【こちらが改稿前です! シーノパンダの読み比べ企画(笑)】「ノイ」

水ぎわ

第1話 『ノイ、おいで』

『ノイ、おいで』


 ちょっと低い、からかうような声でノイのご主人様が呼ぶ。


『おいで、ノイ。ここに金色の花が咲いているよ』

『今日は庭でお茶が飲みたいな。ノイ、用意してよ』


 はい、といってノイは庭を横切る。

 小柄な身体にメイドの制服とエプロン。ブラウンの髪はきれいに巻きあげて、仕事の邪魔にならないようにしてある。

 ノイ、という名前は、アンドロイドマスター、エドガワ博士のラボで完成したときにつけられたものだ。


 古ドイツ語で、“新しい”を意味するノイという名前は、しかしラボでは一度も呼ばれなかった。

 その名前は、金色の花が咲く庭でしか呼ばれない。

 ご主人様の優しい声でしか、呼ばれない。ちょうど、今みたいに。


「ノイ、見てごらん、庭のぶらんこにカエルがのっている」

「ええ、ご主人さま。このお庭に住むのはとても珍しいマリコマカエルという種類で、秋に産卵するんです。ご主人様、お茶はどうしましょうか?」


 うん、とノイの主人であるタイチはじっとカエルを見つめながら、超適当に答えた。


「このカエル。去年と同じやつかな。ガラが同じに見えるんだ」

「同じ個体かもしれません。マリコマカエルは生命力が強くて、通常、60年くらいは生きるといわれています」

「ああ、そう。すごいね。きみも、それくらい生きるかな」


 タイチはちょっと色素の薄い目でじっとノイを見た。


「次の秋も、きみはここにいるかな」

「おります。アンドロイドの標準稼働期間は70年ですから」


 ふう、とタイチはため息をついて庭の椅子に座った。


「ノイ、お茶を入れて。ゆず茶にしてね」

「はい」


 ノイは丁寧にお茶を入れる。ティーカップを皿にのせて、タイチの前に差し出す。タイチはそれをじっと見ているが、結局お茶には手を出さない。


「ご主人様? お茶が気に入りませんでしたか? 入れなおしましょうか?」


 うん、とノイの主人は、超適当に返事をする。それから、ノイとは全然ちがうほうをみてぼそりといった。
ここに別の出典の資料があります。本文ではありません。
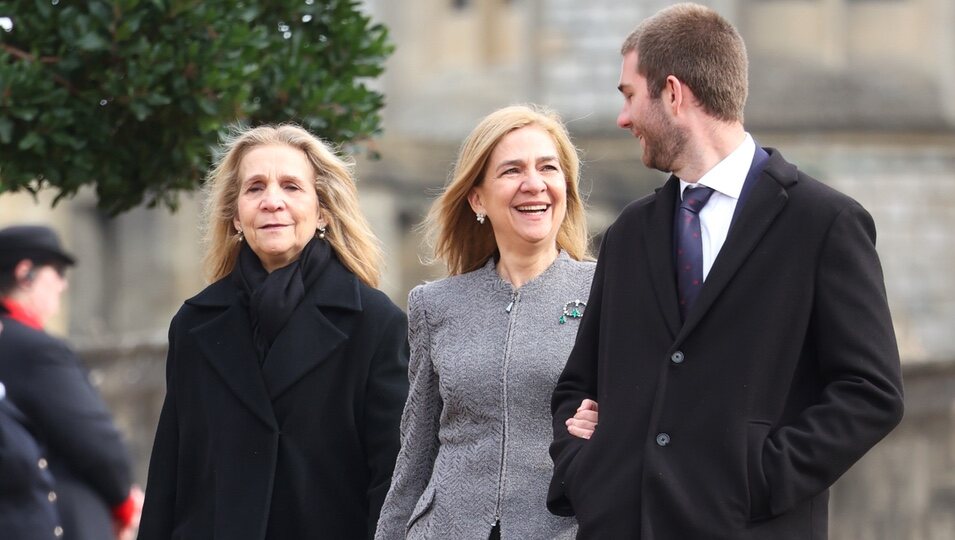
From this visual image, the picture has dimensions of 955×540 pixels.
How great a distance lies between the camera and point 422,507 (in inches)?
204

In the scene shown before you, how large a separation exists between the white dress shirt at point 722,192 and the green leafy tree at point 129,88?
2334mm

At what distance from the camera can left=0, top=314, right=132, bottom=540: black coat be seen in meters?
6.54

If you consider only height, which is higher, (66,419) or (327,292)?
(327,292)

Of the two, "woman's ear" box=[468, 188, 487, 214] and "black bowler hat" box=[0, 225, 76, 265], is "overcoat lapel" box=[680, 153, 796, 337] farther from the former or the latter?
"black bowler hat" box=[0, 225, 76, 265]

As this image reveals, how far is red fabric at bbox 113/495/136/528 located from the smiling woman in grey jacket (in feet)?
5.99

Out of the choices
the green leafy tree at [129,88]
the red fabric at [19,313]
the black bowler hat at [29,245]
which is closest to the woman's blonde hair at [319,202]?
the green leafy tree at [129,88]

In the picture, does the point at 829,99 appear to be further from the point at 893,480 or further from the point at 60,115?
the point at 60,115

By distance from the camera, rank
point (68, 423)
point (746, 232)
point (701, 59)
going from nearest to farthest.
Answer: point (746, 232)
point (701, 59)
point (68, 423)

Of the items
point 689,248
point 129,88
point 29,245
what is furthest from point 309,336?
point 29,245

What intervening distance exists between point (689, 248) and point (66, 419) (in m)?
2.87

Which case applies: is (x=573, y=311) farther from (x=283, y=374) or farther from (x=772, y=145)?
(x=772, y=145)

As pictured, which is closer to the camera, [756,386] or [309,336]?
[756,386]

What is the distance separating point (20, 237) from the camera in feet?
23.2

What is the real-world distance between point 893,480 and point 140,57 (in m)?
5.61
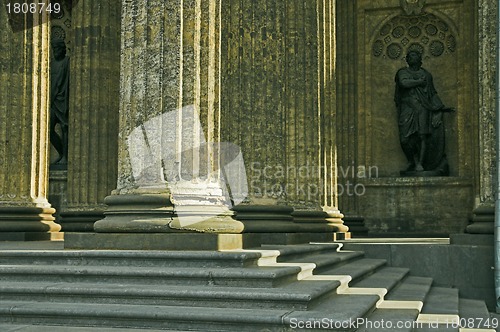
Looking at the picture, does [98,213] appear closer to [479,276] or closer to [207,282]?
[479,276]

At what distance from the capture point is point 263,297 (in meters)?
7.19

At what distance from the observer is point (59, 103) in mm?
19594

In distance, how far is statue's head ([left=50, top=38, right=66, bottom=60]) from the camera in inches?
781

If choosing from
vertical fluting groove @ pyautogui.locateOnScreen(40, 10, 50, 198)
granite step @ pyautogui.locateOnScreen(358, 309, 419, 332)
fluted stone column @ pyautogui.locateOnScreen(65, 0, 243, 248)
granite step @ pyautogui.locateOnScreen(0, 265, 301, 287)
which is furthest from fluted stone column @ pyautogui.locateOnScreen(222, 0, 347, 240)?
granite step @ pyautogui.locateOnScreen(0, 265, 301, 287)

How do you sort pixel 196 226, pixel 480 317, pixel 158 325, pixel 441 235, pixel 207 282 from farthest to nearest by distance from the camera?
pixel 441 235 < pixel 480 317 < pixel 196 226 < pixel 207 282 < pixel 158 325

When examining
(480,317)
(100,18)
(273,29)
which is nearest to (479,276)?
(480,317)

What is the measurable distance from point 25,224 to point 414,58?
11556mm

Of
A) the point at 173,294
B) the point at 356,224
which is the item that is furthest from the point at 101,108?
the point at 173,294

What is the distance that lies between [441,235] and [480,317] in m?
9.17

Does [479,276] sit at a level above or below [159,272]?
below

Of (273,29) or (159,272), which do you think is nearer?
(159,272)

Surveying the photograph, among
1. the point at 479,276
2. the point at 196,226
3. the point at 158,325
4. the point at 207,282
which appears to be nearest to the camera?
the point at 158,325

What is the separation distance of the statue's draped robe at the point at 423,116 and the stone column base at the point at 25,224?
1045 centimetres

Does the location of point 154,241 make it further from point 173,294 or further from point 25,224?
point 25,224
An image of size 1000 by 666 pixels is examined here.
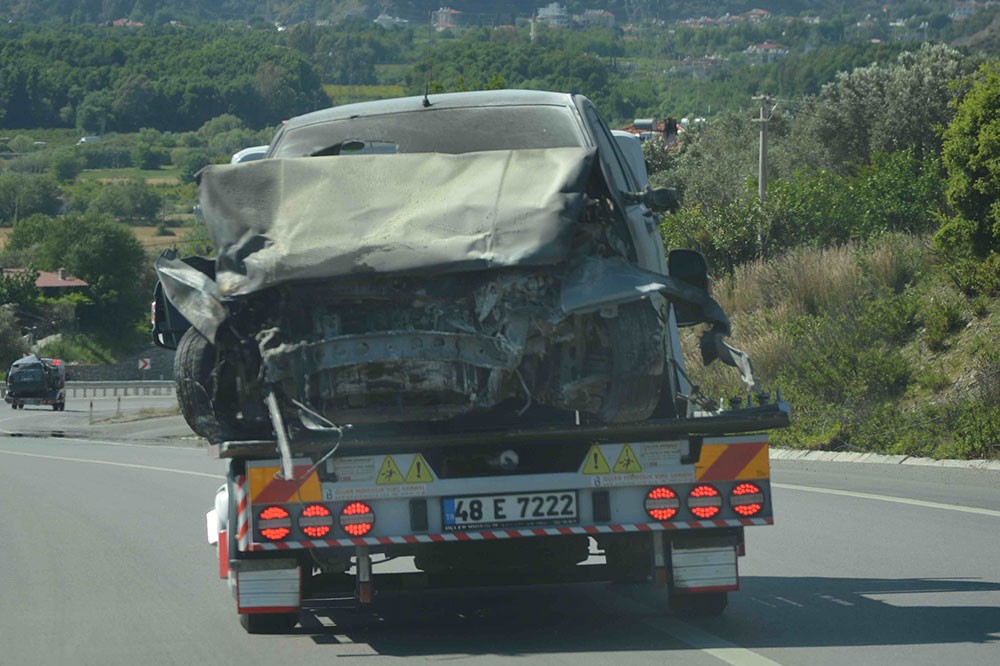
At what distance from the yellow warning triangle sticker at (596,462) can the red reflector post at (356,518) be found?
3.39ft

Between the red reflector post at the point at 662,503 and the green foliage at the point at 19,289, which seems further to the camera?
the green foliage at the point at 19,289

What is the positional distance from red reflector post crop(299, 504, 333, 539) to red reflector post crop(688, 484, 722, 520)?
1709mm

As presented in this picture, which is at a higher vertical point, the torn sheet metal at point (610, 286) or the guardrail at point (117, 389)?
the torn sheet metal at point (610, 286)

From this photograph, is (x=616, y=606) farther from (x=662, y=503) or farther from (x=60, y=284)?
(x=60, y=284)

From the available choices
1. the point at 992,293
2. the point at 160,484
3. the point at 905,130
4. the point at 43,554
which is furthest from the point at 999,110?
the point at 905,130

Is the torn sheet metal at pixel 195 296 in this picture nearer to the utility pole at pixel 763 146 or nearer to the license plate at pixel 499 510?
the license plate at pixel 499 510

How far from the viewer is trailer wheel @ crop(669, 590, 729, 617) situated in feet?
25.7

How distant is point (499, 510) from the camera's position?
7.24 meters

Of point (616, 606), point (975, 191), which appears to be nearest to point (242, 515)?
point (616, 606)

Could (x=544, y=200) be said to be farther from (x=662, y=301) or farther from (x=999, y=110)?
(x=999, y=110)

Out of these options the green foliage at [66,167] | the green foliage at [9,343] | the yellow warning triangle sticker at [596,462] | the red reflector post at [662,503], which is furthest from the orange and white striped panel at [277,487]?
the green foliage at [66,167]

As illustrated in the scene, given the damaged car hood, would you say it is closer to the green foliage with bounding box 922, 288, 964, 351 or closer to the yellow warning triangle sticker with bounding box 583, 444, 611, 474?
the yellow warning triangle sticker with bounding box 583, 444, 611, 474

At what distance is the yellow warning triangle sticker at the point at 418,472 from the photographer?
7148 millimetres

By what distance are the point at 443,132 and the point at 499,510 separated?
241 cm
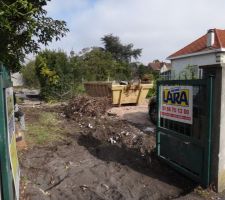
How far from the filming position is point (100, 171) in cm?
573

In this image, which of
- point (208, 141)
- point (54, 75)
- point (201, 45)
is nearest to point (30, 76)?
point (201, 45)

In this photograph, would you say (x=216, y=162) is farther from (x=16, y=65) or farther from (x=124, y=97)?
(x=124, y=97)

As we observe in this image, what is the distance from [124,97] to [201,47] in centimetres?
1403

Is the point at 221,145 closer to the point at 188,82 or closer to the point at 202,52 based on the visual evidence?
the point at 188,82

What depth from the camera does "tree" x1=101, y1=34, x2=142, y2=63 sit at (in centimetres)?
6467

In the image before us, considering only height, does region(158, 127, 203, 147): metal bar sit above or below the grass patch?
above

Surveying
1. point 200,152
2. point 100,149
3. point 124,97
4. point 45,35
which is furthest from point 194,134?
point 124,97

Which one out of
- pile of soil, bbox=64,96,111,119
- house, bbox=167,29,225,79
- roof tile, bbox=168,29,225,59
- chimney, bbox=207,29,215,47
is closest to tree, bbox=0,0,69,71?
pile of soil, bbox=64,96,111,119

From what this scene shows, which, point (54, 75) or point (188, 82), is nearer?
point (188, 82)

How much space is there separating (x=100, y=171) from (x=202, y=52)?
72.4 ft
「ねえ、知ってる? 僕、本当はゆず茶なんか大嫌いなんだ」

「そうでしたか」


 ノイの中で、かちっと小さな音がして、データが一つ書きこまれる。

“ご主人様は、ゆず茶が嫌い”。

 タイチが続ける。


「僕は本当に好きなのはね、きみだよ、ノイ」


 ノイの中で、かちっと小さな音がして、データが書き込まれる。

“ご主人様は、万能セクサロイドが好き”。

 万能セクサロイド。

 料理や掃除、主人の身の回りの世話、仕事のサポート。ありとあらゆる事を片付け、主人のセクシャルな要求にもすべて従うアンドロイドだ。


 ノイは、エドガワ・ラボラトリーが生み出した、量産型セクサロイドの最初の1体。

 プロトタイプだ。



 ★★★

 ノイは、ご主人様に連れられて定期的にエドガワ博士のラボに行く。